PASSAGE PROVIDED:
What Fast Means for Brands
One-click checkout to capture sales faster
If you’re building an online store, the options are overwhelming: Shopify, Squarespace, Big Cartel, BigCommerce, Spree Commerce… and the list goes on. When it’s time to get paid, you can use PayPal, Apple Pay, Google Pay, and similarly, it’s seems that the providers are endless. Fast, which launched last week, hopes to simplify payments for both businesses and customers.
One button to rule them all
Domm Holland and the team founded Fast in March 2019 and per Crunchbase, received funding in a November 2019 seed round led by Index Ventures and a Series A round of $20 million led by Stripe this past March. Fast is payments platform culminating in a singular button allowing customers to check out with the click of one button; think Amazon’s one-click ordering. Fast hopes to make this convenience available everywhere.
To be able to use the Fast button, users complete a form from Fast that encrypts shoppers’ data and then the user can use Fast at any retailer that partners with the company.

TASK 1: List every online store platform named in the article about Fast.
TASK 2: Transcribe the part of the article about Fast starting at "To be able to" and ending at "with the company.".

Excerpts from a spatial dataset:
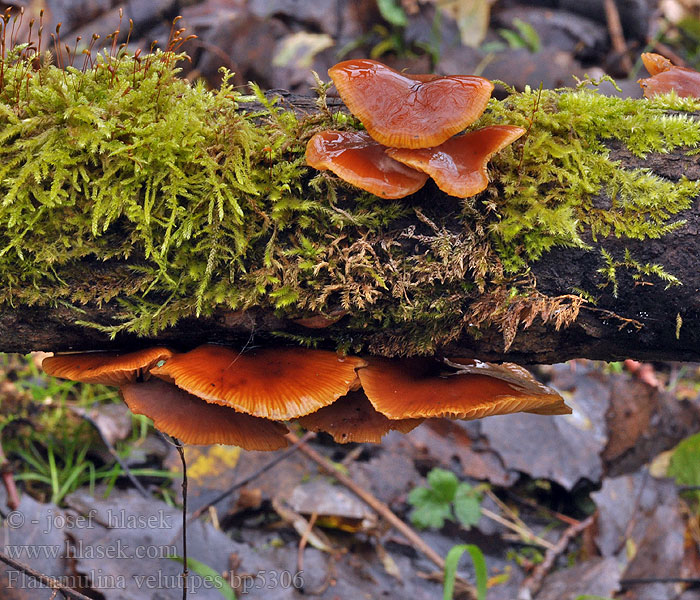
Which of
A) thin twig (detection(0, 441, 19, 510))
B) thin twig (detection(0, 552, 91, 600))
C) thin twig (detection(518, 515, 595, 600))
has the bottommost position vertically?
thin twig (detection(518, 515, 595, 600))

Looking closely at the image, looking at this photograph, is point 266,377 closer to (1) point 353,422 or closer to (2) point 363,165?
(1) point 353,422

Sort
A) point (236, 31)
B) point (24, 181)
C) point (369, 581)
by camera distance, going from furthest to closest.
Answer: point (236, 31) → point (369, 581) → point (24, 181)

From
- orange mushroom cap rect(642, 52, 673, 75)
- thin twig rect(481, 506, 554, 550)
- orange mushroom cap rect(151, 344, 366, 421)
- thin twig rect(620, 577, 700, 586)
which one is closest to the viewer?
orange mushroom cap rect(151, 344, 366, 421)

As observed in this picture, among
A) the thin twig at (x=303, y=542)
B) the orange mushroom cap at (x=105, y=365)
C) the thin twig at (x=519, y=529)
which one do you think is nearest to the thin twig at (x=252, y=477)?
the thin twig at (x=303, y=542)

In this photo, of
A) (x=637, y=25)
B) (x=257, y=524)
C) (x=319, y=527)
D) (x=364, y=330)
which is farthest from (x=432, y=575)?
(x=637, y=25)

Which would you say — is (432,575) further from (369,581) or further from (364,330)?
(364,330)

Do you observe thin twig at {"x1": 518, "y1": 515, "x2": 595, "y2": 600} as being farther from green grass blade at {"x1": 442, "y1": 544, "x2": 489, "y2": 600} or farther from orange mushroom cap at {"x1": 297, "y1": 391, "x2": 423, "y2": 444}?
orange mushroom cap at {"x1": 297, "y1": 391, "x2": 423, "y2": 444}

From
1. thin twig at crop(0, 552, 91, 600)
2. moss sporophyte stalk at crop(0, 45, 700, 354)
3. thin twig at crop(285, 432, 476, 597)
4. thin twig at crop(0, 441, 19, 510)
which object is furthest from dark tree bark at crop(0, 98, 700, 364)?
thin twig at crop(285, 432, 476, 597)
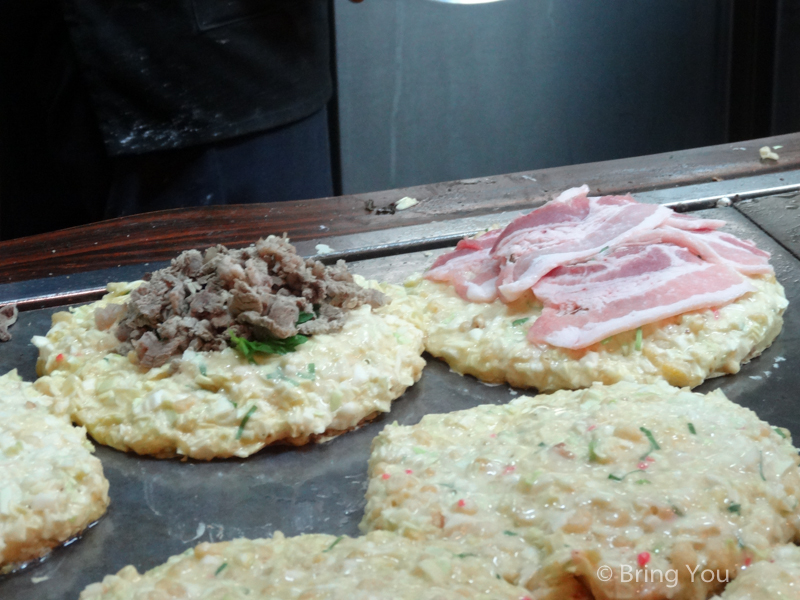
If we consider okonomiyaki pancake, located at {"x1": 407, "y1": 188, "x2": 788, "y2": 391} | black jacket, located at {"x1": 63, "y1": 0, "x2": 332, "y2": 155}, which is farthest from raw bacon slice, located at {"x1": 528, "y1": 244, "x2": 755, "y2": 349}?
black jacket, located at {"x1": 63, "y1": 0, "x2": 332, "y2": 155}

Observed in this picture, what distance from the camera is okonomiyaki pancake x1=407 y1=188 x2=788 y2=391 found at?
6.63 ft

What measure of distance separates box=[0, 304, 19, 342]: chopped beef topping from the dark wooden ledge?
0.25 m

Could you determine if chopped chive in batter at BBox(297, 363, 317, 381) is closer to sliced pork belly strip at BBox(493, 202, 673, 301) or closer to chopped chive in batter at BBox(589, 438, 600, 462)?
sliced pork belly strip at BBox(493, 202, 673, 301)

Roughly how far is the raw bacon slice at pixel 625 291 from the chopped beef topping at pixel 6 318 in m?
1.54

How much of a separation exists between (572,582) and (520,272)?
1.10m

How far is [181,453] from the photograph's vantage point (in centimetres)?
188

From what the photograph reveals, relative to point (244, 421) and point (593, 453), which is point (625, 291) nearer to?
point (593, 453)

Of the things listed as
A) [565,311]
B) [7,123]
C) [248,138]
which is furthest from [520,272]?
[7,123]

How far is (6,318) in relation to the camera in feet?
7.96

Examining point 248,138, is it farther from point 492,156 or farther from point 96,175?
point 492,156

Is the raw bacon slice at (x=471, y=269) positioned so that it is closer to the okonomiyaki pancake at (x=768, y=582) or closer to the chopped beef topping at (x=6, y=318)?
the okonomiyaki pancake at (x=768, y=582)

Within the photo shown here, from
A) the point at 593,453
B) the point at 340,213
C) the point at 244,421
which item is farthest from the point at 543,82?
the point at 593,453

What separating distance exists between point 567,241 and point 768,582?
4.22 ft

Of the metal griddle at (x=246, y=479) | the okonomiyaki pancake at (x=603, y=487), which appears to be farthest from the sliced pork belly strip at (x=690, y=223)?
the okonomiyaki pancake at (x=603, y=487)
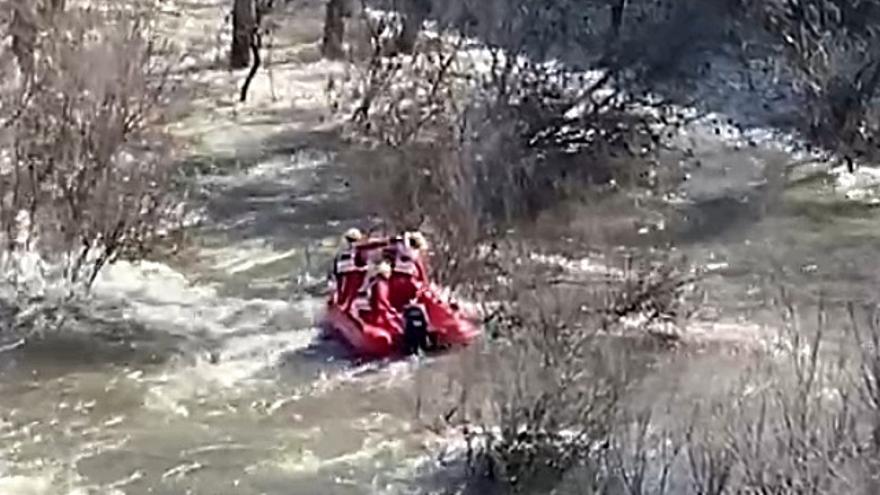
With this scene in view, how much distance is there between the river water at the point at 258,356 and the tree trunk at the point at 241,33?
101 inches

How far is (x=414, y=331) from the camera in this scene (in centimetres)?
925

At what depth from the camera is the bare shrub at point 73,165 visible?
10359mm

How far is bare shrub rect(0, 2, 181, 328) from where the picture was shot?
34.0 ft

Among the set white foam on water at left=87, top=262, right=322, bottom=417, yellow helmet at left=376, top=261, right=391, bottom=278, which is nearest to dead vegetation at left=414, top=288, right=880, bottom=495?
yellow helmet at left=376, top=261, right=391, bottom=278

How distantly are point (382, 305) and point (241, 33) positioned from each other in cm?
735

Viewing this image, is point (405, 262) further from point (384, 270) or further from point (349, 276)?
point (349, 276)

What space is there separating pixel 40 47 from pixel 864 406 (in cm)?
639

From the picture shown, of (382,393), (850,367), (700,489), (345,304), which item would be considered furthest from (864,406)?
(345,304)

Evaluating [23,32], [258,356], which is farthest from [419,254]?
[23,32]

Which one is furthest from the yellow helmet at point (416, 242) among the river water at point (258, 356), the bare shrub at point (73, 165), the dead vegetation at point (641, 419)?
the bare shrub at point (73, 165)

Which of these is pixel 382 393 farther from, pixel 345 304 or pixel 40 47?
pixel 40 47

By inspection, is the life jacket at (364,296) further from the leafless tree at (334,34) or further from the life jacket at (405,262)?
the leafless tree at (334,34)

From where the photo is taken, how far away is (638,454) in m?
7.20

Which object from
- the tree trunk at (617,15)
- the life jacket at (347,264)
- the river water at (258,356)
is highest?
the tree trunk at (617,15)
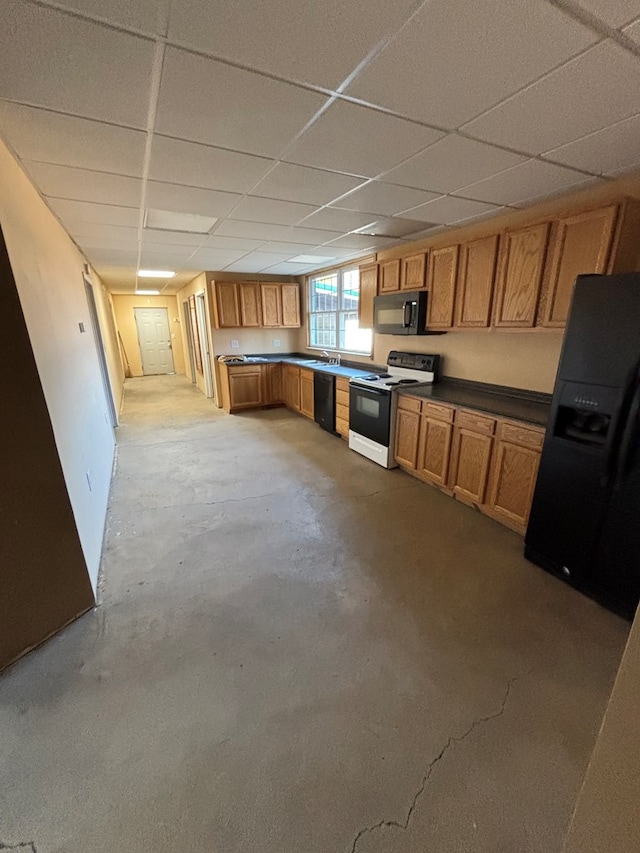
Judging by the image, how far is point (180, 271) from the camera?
5871 mm

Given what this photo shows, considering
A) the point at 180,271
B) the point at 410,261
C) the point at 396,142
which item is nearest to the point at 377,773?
the point at 396,142

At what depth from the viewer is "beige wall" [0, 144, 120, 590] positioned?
66.5 inches

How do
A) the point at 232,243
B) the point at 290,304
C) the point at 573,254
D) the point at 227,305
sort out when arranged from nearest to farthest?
the point at 573,254, the point at 232,243, the point at 227,305, the point at 290,304

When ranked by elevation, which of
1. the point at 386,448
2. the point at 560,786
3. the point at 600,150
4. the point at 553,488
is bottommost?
the point at 560,786

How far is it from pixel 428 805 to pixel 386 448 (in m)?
2.79

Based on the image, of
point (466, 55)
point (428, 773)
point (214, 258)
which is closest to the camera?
point (466, 55)

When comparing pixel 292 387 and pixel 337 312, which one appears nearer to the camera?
pixel 337 312

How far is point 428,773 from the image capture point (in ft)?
4.12

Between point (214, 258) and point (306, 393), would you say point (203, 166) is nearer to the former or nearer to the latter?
point (214, 258)

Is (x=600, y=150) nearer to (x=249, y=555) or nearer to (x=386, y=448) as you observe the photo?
(x=386, y=448)

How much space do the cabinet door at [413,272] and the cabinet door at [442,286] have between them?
0.29ft

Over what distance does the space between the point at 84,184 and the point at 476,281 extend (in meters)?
2.97

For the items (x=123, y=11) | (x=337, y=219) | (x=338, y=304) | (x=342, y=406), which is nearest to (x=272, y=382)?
(x=338, y=304)

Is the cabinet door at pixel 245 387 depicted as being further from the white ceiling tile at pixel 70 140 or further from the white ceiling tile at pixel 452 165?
the white ceiling tile at pixel 452 165
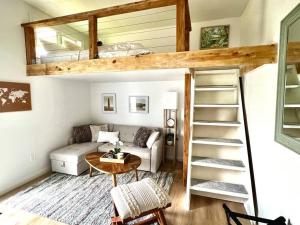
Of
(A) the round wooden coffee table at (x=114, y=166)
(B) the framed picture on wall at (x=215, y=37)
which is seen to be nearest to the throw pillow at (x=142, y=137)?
(A) the round wooden coffee table at (x=114, y=166)

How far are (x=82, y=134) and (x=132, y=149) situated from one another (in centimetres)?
123

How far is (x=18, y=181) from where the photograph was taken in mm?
2674

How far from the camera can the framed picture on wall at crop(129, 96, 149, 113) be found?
158 inches

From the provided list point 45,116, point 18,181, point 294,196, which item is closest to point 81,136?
point 45,116

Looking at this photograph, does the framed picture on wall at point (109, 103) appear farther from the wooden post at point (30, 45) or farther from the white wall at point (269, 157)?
the white wall at point (269, 157)

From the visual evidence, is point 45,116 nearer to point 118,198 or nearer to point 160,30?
point 118,198

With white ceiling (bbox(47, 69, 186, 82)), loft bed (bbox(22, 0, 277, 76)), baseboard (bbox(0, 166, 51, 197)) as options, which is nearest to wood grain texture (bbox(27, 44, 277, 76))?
loft bed (bbox(22, 0, 277, 76))

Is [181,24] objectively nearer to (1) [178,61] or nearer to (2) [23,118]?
(1) [178,61]

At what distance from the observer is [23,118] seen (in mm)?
2703

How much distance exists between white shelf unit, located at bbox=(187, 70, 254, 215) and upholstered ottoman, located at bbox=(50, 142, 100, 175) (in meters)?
1.96

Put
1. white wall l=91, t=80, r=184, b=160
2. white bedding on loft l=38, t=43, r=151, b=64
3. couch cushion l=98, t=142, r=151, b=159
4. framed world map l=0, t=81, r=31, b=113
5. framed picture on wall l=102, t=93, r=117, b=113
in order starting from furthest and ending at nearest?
framed picture on wall l=102, t=93, r=117, b=113, white wall l=91, t=80, r=184, b=160, couch cushion l=98, t=142, r=151, b=159, framed world map l=0, t=81, r=31, b=113, white bedding on loft l=38, t=43, r=151, b=64

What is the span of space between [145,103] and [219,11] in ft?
7.65

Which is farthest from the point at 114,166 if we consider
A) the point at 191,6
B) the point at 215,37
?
the point at 215,37

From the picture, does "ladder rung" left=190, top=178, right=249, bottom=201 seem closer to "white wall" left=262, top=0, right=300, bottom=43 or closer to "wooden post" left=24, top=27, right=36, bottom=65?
"white wall" left=262, top=0, right=300, bottom=43
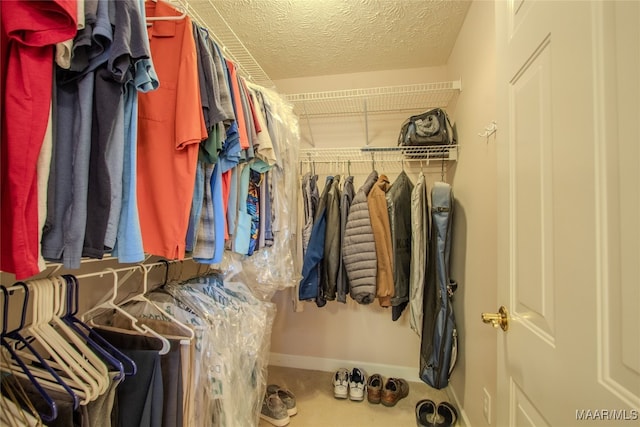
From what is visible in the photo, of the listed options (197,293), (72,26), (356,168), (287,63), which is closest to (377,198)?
(356,168)

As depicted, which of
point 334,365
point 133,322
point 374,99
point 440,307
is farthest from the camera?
point 334,365

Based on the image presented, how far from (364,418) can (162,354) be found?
4.38 feet

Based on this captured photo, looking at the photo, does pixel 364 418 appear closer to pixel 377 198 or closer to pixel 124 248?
pixel 377 198

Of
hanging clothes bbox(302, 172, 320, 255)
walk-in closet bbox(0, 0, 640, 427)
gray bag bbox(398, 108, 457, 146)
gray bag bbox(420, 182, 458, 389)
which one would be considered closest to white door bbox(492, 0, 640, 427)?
walk-in closet bbox(0, 0, 640, 427)

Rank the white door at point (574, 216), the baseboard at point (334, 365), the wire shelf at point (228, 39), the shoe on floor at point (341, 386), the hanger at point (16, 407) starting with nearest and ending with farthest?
1. the white door at point (574, 216)
2. the hanger at point (16, 407)
3. the wire shelf at point (228, 39)
4. the shoe on floor at point (341, 386)
5. the baseboard at point (334, 365)

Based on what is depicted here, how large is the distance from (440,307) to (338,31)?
1.77m

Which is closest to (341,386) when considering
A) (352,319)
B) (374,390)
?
(374,390)

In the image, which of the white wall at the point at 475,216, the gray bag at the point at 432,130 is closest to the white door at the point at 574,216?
the white wall at the point at 475,216

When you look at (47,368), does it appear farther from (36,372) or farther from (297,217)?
(297,217)

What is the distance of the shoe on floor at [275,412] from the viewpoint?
5.08 feet

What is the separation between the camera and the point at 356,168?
2.17m

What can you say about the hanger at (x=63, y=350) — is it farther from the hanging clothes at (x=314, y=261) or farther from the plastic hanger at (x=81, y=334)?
the hanging clothes at (x=314, y=261)

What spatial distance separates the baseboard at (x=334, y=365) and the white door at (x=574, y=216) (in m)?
1.46

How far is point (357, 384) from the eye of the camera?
72.3 inches
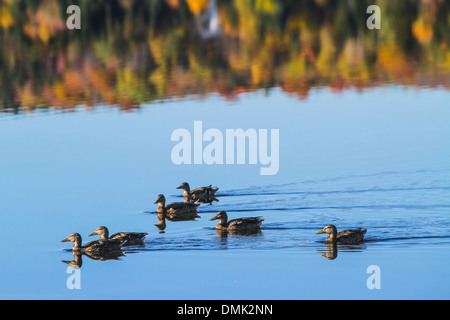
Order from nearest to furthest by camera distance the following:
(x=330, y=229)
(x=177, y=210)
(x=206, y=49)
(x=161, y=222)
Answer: (x=330, y=229), (x=161, y=222), (x=177, y=210), (x=206, y=49)

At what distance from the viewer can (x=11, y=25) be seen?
33.4 metres

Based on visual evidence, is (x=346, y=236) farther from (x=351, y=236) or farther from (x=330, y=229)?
(x=330, y=229)

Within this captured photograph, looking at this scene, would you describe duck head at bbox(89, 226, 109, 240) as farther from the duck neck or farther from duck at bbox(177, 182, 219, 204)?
duck at bbox(177, 182, 219, 204)

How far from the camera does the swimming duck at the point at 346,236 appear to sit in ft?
40.5

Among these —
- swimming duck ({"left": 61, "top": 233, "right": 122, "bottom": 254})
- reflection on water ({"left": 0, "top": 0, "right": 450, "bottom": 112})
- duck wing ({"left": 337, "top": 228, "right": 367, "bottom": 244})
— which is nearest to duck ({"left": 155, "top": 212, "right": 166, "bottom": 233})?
swimming duck ({"left": 61, "top": 233, "right": 122, "bottom": 254})

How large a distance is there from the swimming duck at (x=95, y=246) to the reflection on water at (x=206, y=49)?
9300mm

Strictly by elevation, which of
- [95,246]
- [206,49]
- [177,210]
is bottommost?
[95,246]

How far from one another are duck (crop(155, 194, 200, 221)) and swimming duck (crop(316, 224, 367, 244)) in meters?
2.34

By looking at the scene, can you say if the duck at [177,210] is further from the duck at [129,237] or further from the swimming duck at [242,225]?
the duck at [129,237]

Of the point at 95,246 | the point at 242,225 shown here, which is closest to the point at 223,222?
the point at 242,225

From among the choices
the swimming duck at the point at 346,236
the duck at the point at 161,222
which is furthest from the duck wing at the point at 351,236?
the duck at the point at 161,222

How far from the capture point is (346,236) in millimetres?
12328

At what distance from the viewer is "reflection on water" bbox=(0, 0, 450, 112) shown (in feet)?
79.9

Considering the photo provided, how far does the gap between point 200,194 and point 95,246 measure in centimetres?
246
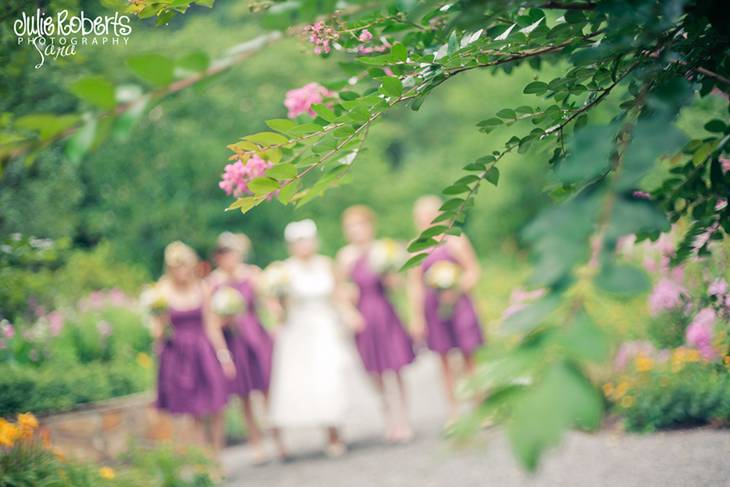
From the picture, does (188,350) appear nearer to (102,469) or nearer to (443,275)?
(102,469)

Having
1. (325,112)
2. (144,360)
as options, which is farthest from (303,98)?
(144,360)

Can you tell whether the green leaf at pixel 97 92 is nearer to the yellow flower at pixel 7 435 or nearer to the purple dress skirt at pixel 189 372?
the yellow flower at pixel 7 435

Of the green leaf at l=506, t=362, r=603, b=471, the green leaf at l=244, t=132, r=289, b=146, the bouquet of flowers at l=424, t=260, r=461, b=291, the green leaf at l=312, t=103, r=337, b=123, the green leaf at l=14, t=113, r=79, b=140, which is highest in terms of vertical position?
the green leaf at l=14, t=113, r=79, b=140

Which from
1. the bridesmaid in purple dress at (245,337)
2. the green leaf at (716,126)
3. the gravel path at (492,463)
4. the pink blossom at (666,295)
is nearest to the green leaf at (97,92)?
the green leaf at (716,126)

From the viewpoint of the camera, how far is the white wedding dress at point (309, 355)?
676cm

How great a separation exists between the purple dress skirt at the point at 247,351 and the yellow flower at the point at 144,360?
1.57 meters

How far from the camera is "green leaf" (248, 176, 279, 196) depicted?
1.57 metres

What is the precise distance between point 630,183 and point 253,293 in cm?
664

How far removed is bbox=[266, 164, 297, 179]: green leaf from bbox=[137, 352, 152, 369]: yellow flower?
23.4 feet

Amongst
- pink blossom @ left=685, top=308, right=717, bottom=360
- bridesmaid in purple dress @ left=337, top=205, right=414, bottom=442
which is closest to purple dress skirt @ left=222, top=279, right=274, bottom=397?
bridesmaid in purple dress @ left=337, top=205, right=414, bottom=442

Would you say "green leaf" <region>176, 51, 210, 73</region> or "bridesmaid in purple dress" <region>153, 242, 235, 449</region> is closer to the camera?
"green leaf" <region>176, 51, 210, 73</region>

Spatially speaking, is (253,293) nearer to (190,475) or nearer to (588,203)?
(190,475)

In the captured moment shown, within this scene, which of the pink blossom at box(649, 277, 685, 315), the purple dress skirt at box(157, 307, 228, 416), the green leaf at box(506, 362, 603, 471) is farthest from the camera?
the purple dress skirt at box(157, 307, 228, 416)

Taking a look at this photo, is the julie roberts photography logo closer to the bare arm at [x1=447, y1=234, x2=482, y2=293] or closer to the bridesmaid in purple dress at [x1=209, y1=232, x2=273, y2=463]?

RESPONSE 1: Shopify, Squarespace, Big Cartel, BigCommerce, Spree Commerce

RESPONSE 2:
To be able to use the Fast button, users complete a form from Fast that encrypts shoppers’ data and then the user can use Fast at any retailer that partners with the company.